I'm not going to prove this here, but

$$\frac{d}{dt_I}(\boldsymbol{u}}) = \frac{d}{dt_R}(\boldsymbol{u}}) + \boldsymbol{\omega} \times \boldsymbol{u}$$

where $\boldsymbol{u}$ is any vector quantity and $\boldsymbol{\omega}$ is the angular velocity of the rotating frame with respect to some inertial frame. The subscripts I and R on the time derivative of $\boldsymbol{u}$ denote the time derivative of $\boldsymbol{u}$ as observed by someone fixed in the inertial and rotating frames, respectively.

You can find a hand-waving proof of this conjecture in most sophomore/junior level classical physics texts. Good, solid proofs are hard to find. Some upper-level aerospace engineering texts do so. The result is an immediate consequence of the time derivative of the transformation matrix from the rotating to inertial frame (which takes a page or so to derive) or from the corresponding transformation quaternion (which takes a quarter page or so to derive).

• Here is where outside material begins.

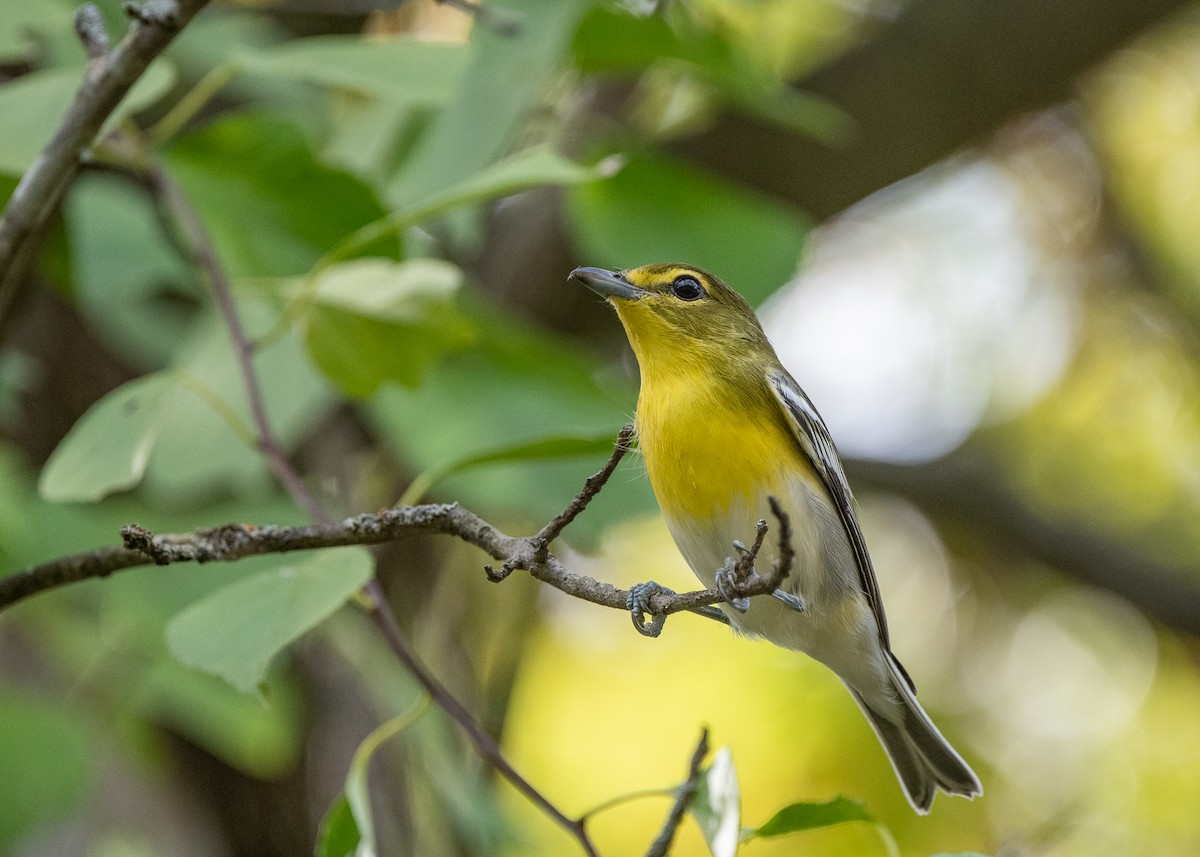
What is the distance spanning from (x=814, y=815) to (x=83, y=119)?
1899 millimetres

The above expression in operator form becomes

$$\frac{d}{dt_I} = \frac{d}{dt_R} + \boldsymbol{\omega} \times$$

Using this expression, the second time derivative of the position vector from the perspective of inertial and rotating observers are related via

\aligned \frac{d^2\boldsymbol{x}}{dt^2_I} &= \frac{d}{dt_I}\left(\frac{d\boldsymbol{x}}{dt_I}\right) \\ &= \frac{d}{dt_R}\left(\frac{d\boldsymbol{x}}{dt_I}\right) + \boldsymbol{\omega} \times \left(\frac{d\boldsymbol{x}}{dt_I}\right) \\ &= \frac{d}{dt_R}\left(\frac{d\boldsymbol{x}}{dt_R} + \boldsymbol{\omega} \times \boldsymbol{x} \right) + \boldsymbol{\omega} \times \left(\frac{d\boldsymbol{x}}{dt_R} + \boldsymbol{\omega} \times \boldsymbol{x}\right) \\ &= \frac{d^2\boldsymbol{x}}{dt^2_R} + \frac{d\boldsymbol{\omega}}{dt} \times \boldsymbol{x} + 2\,\boldsymbol{\omega} \times \frac{d\boldsymbol{x}}{dt_R} + \boldsymbol{\omega} \times (\boldsymbol{\omega} \times \boldsymbol{x}) \endaligned

Newton's second law holds in an inertial frame, so the left-hand side is just Fext/m. Solving for the second derivative of the position vector as observed in the rotating frame yields for constant-mass objects

$$m\,\frac{d^2\boldsymbol{x}}{dt^2_R} = \boldsymbol{F}_{ext} - \left( m\,\frac{d\boldsymbol{\omega}}{dt} \times \boldsymbol{x} + 2\,m\,\boldsymbol{\omega} \times \frac{d\boldsymbol{x}}{dt_R} + m\,\boldsymbol{\omega} \times (\boldsymbol{\omega} \times \boldsymbol{x}) \right)$$

The three terms proportional to mass are various fictitious forces (all fictitious forces are proportional to mass). As the earth's rotation rate is nearly constant, so the first fictitious force term can be safely ignored for earth-based observations. The second fictitious force term is the Coriolis force while the final term is centripetal force.